Occlusion enhances skin hydration and increases percutaneous absorption of applied substances with exception. On the other hand, it may also increase the penetration of irritants and/or antigens entering into skin and hence may increase irritant and allergic contact dermatitis. Additionally, occlusion compromises skin barrier function by impairing passive transepidermal water loss (TEWL) at the application site, and hence aggravates the irritant effect of applied compounds.
Transdermal drug delivery systems (TDDS) are typically occlusive patches placed on the skin surface for 1-7 days while delivering drugs into the systemic circulation and have been extensively investigated because of potential advantages over oral and other administration routes. However, local reactions (i.e., irritation and/or sensitization) have become obstacles in the design and application of TDDS in clinic situations.
Skin and Effects of Occlusion
Skin envelops the body surface as a flexible shield, acting as a two-way barrier, minimizing water loss, electrolytes, and other body constituents and decreasing the entry of noxious substances from the external environment. Stratum corneum is a principal barrier and normally contains 10-20% water. Skin barrier function may be perturbed by physical, chemical, therapeutic and pathological factors; even changes in environmental humidity may also induce the pathophysiologic alterations. Increasing stratum corneum hydration can progressively reduce its barrier efficiency.
Occlusion is created by covering the skin with tape, gloves, impermeable dressings or transdermal devices. In addition, certain topical vehicles such as those containing fats and oils (petrolatum, paraffin, etc.) may be occlusive. Moisturizer/emollients may functionally be occlusive. Most studies demonstrated a duration of moisture of minutes to hours. Loden provided extensive documentation of this area. Passive TEWL can be completely blocked by occlusion. The consequence is to increase stratum corneum hydration, thereby swelling the corneocytes, and promoting the uptake of water into intercellular lipid domains.
Occlusion alters many factors that may influence percutaneous absorption:
- Altering the partitioning between the surface chemical and the skin due to the increasing presence of water content of stratum corneum from a normal range of 10-20% up to 50%;
- Swelling the corneocytes and possibly altering the intercellular lipid phase organization;
- Increasing the skin surface temperature from a normal range of 32ºC to 37ºC;
- Increasing blood flow;
- Preventing the accidental wiping or evaporation (volatile compound) of the applied compound, in essence maintaining a higher applied dose;
- Serving as a reservoir of the drug for penetration as result of hydration.
Initially, a drug enters the stratum corneum under occlusion conditions.
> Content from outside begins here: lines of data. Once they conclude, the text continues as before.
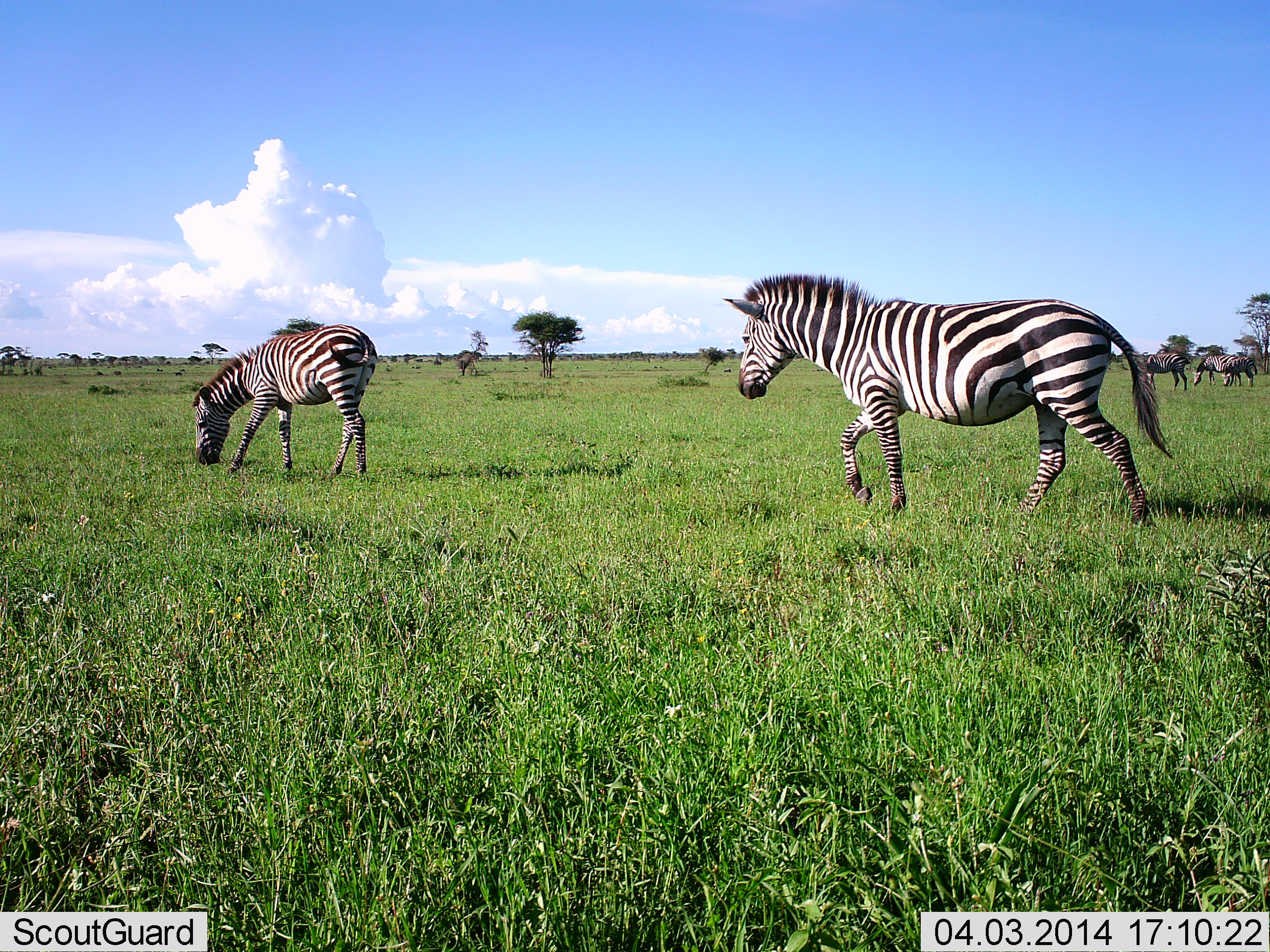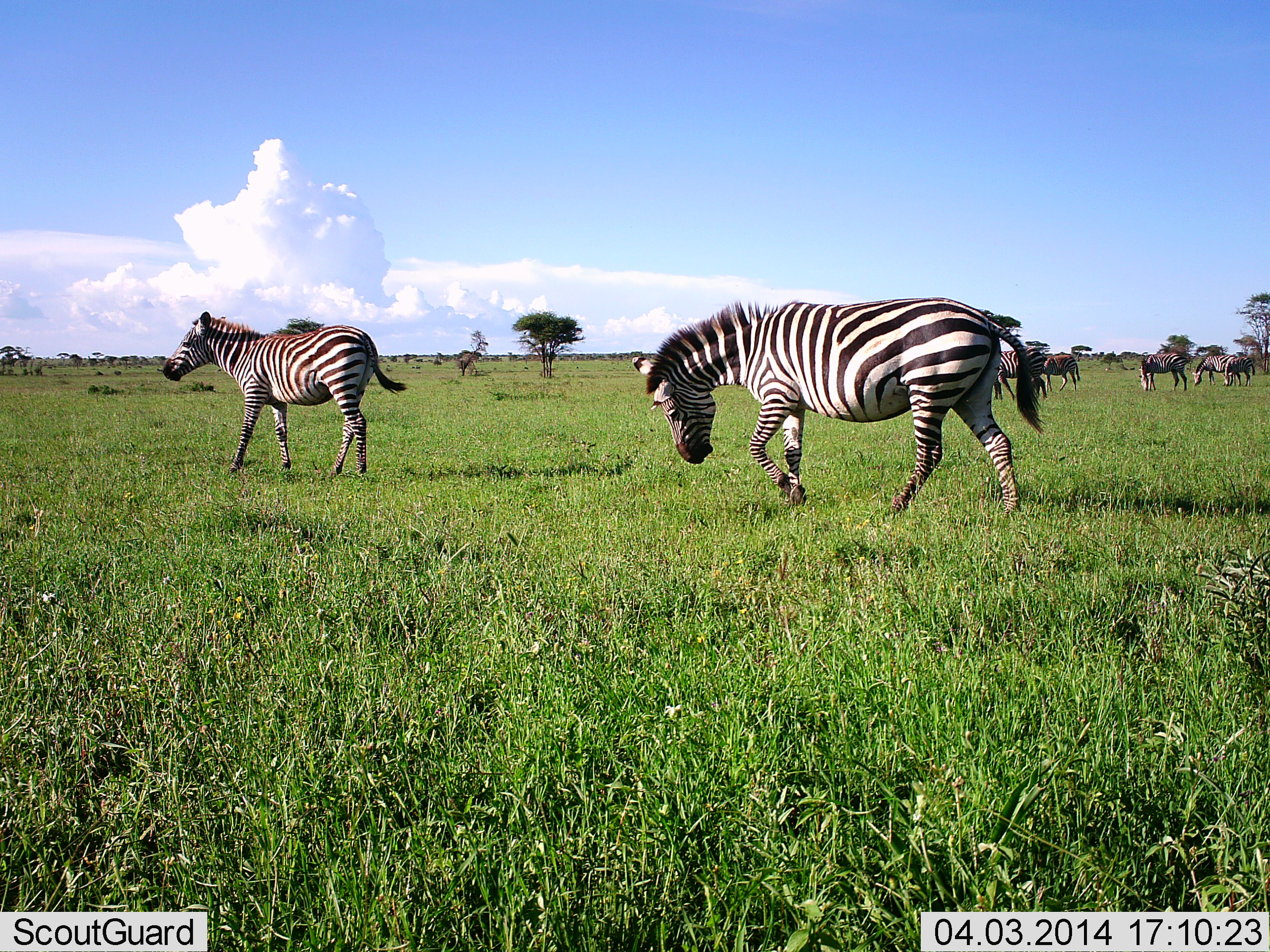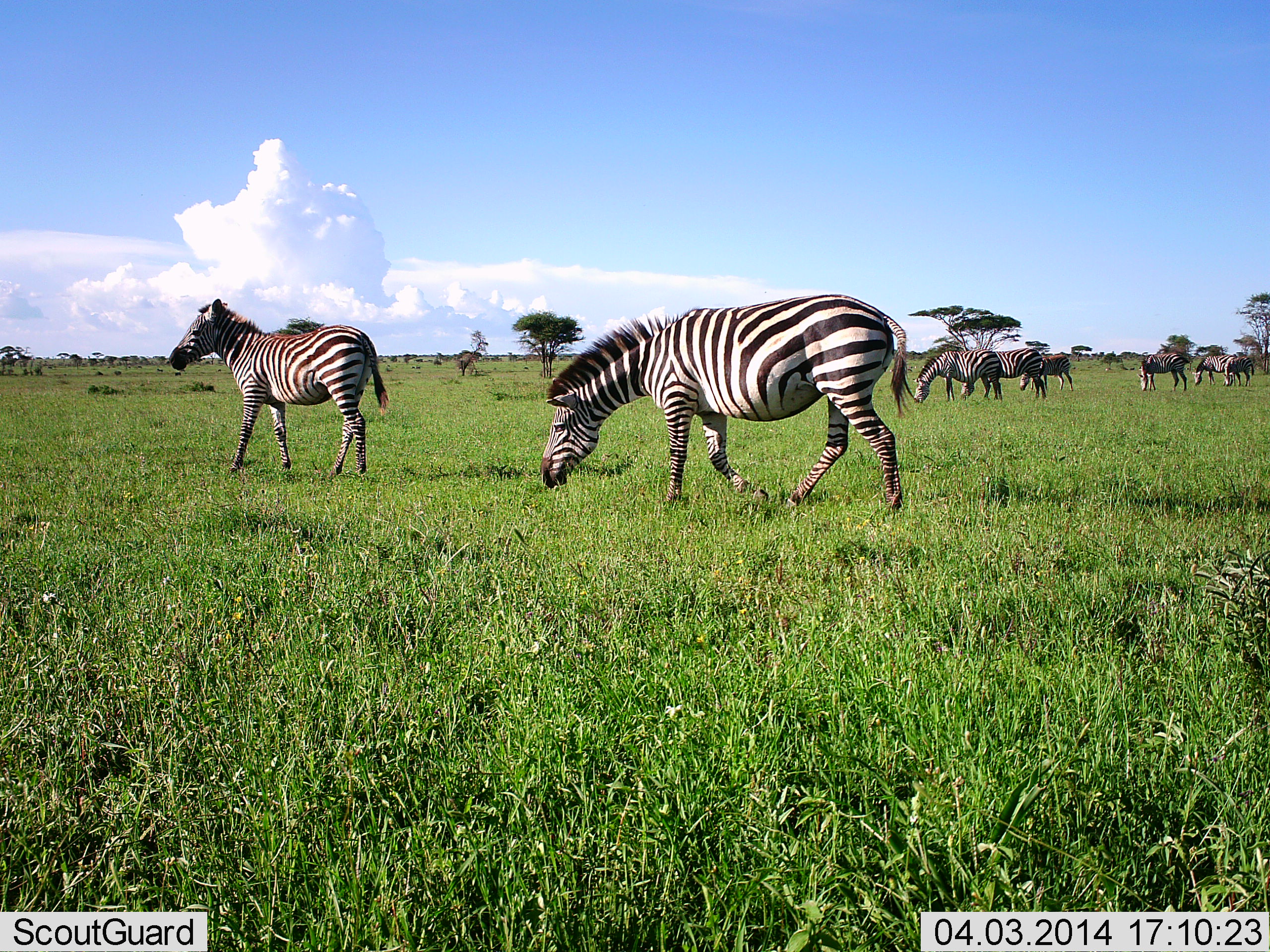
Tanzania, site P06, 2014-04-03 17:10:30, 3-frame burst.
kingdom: Animalia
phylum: Chordata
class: Mammalia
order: Perissodactyla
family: Equidae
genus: Equus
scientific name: Equus quagga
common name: plains zebra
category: zebra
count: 8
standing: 30%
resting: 0%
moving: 70%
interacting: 0%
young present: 10%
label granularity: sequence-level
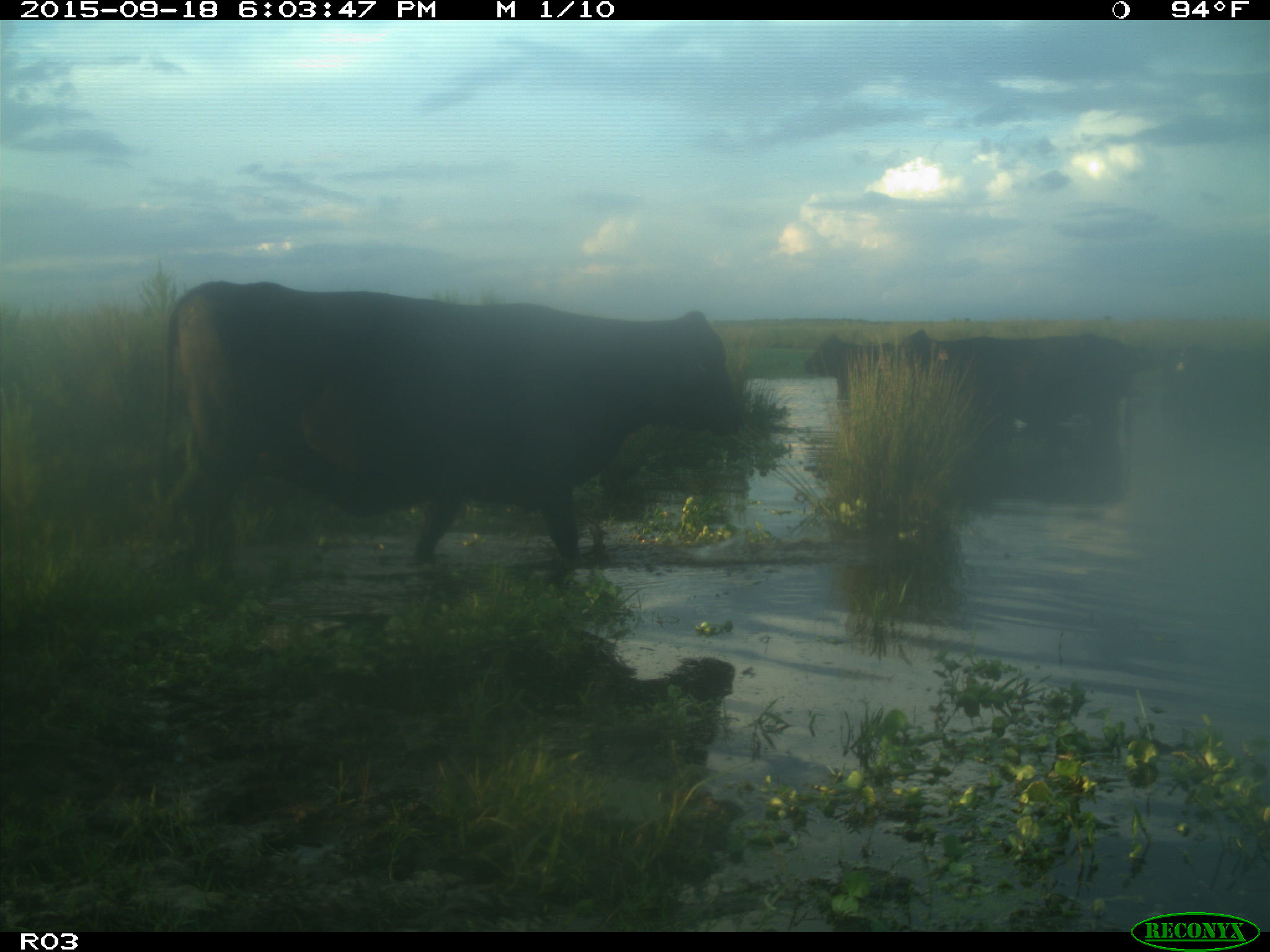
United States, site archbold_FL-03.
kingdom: Animalia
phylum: Chordata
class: Mammalia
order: Artiodactyla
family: Bovidae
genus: Bos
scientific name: Bos taurus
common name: domestic cow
After dressing removal and the stratum corneum dehydrates, the movement of drug slows and the stratum corneum becomes a reservoir. However, occlusion does not enhance penetration of all chemicals. Skin hydration increased penetration of lipid-soluble, nonpolar molecules but had less effect on polar molecules. The absorption of more lipophilic steroids was enhanced by occlusion in man but the most water-soluble were not. In addition, physicochemical properties (such as volatility, partition coefficient, and aqueous solubility), anatomic site, and vehicle may also influence the effect of occlusion on absorption.
Actually, the effects of occlusion are complex and may produce profound changes: occlusion can alter epidermal lipids, DNA synthesis, epidermal turnover, microbial flora, pH, epidermal morphology, sweat glands, Langerhans cells stresses, wound healing, etc.